The Price of Delay   

The Pentagon provided a classified summary of the NDS to Congress just a few days before presenting it with the fiscal 2023 budget request, which also lacked out-year spending plans. This was the very same “first FYDP” Hicks was talking about.  

Sen. Deb Fischer (R-Neb.), of the Senate Armed Services Committee, voiced frustration over the lack of detail in April: “I think having this hearing without any detailed information about the budget, and when we are unable to openly discuss any of the administration’s strategy documents, directly undermines the committee’s ability to conduct its oversight work.” She said that was “contrary to the spirit of transparent government.”  

Likewise, a long-time defense expert said the Pentagon’s two-page summary “doesn’t provide enough detail to be actionable.” Providing Congress a secret version of the NDS helps some, but the unclassified version “is essential for communicating throughout the government and industry.” 

Only some “members and staff can or will be able to read the classified document,” the expert said. Ultimately, “the lack of an NDS really undercuts the administration’s budget request.”  

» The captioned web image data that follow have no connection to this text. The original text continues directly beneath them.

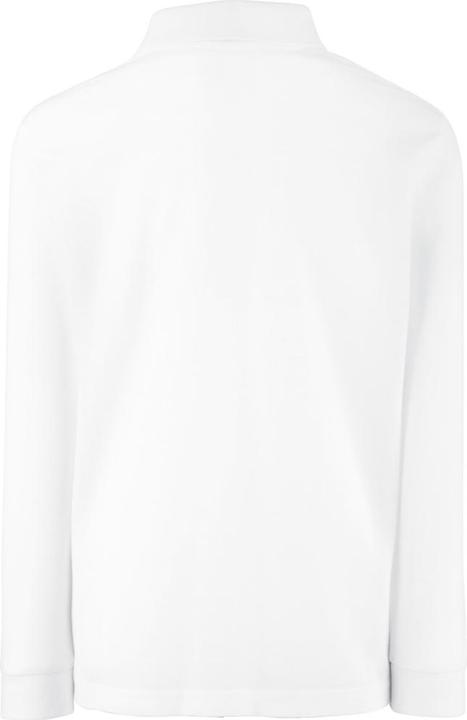 Immagine prodotto Fruit of the Loom Polo a maniche lunghe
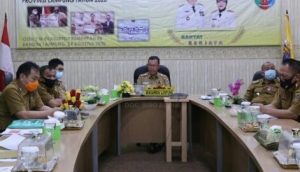 Fahrizal Darminto Perkenalkan Digital Banking kepada Masyarakat Lampung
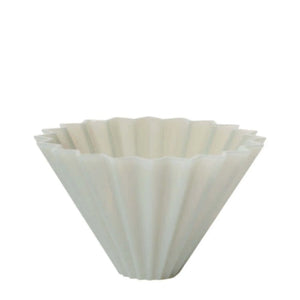 Filter M Air Matná sivá Origami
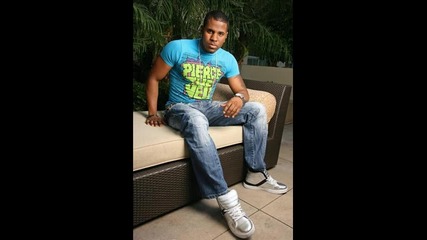 Jason Derulo - I Got A Thing For Her
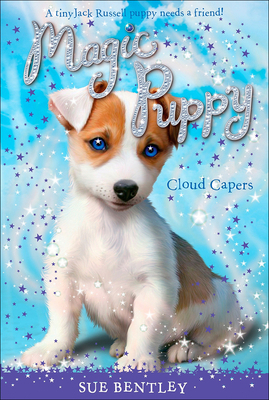 Cloud Capers 0606069771 Book Cover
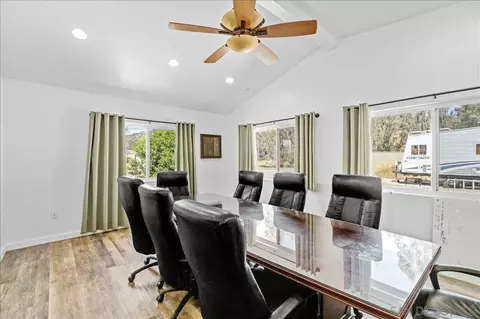 Dining - 5461 Rainbow Crk, Fallbrook, CA 92028 photo 1 of 1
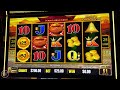 Turning $300 Into CRAZY JACKPOT'S on High Limit Golden Century Dragon Link Slot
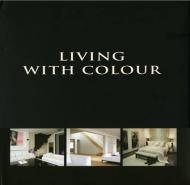 Living with Colour, автор: Wim Pauwels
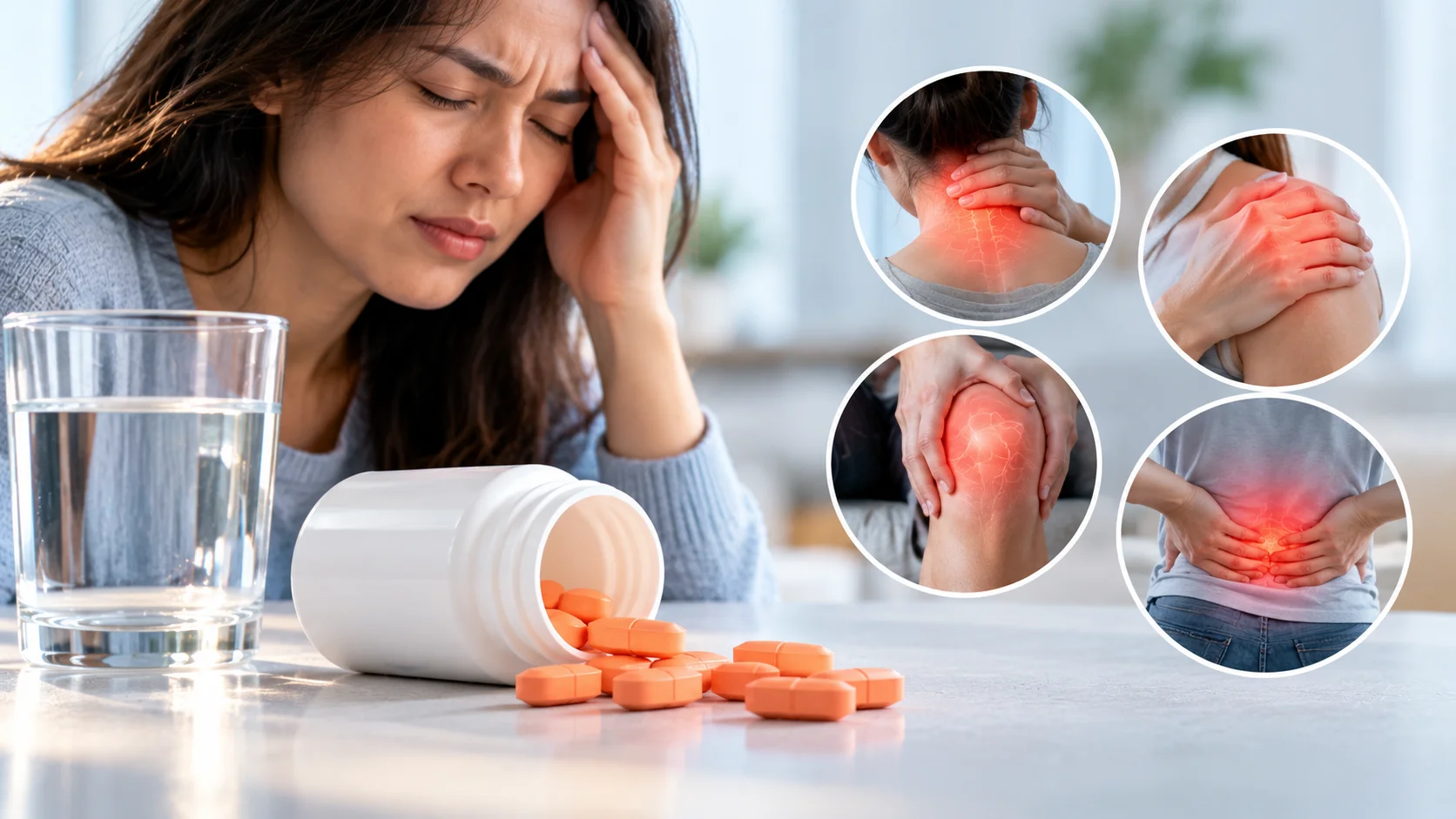 Ibuprofen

But the NDS’s function as a means to communicate the Pentagon’s priorities and objectives to industry is also a lost opportunity and a concerning delay. The NDS is an important way to let the industry know what leadership is thinking. Yet even if the delayed release has diminished the overall value of the NDS as the underlying insight informing the 2023 budget request, its release sooner rather than later can still make a difference, the long-term budget watcher said: “It’s late—but not too late.”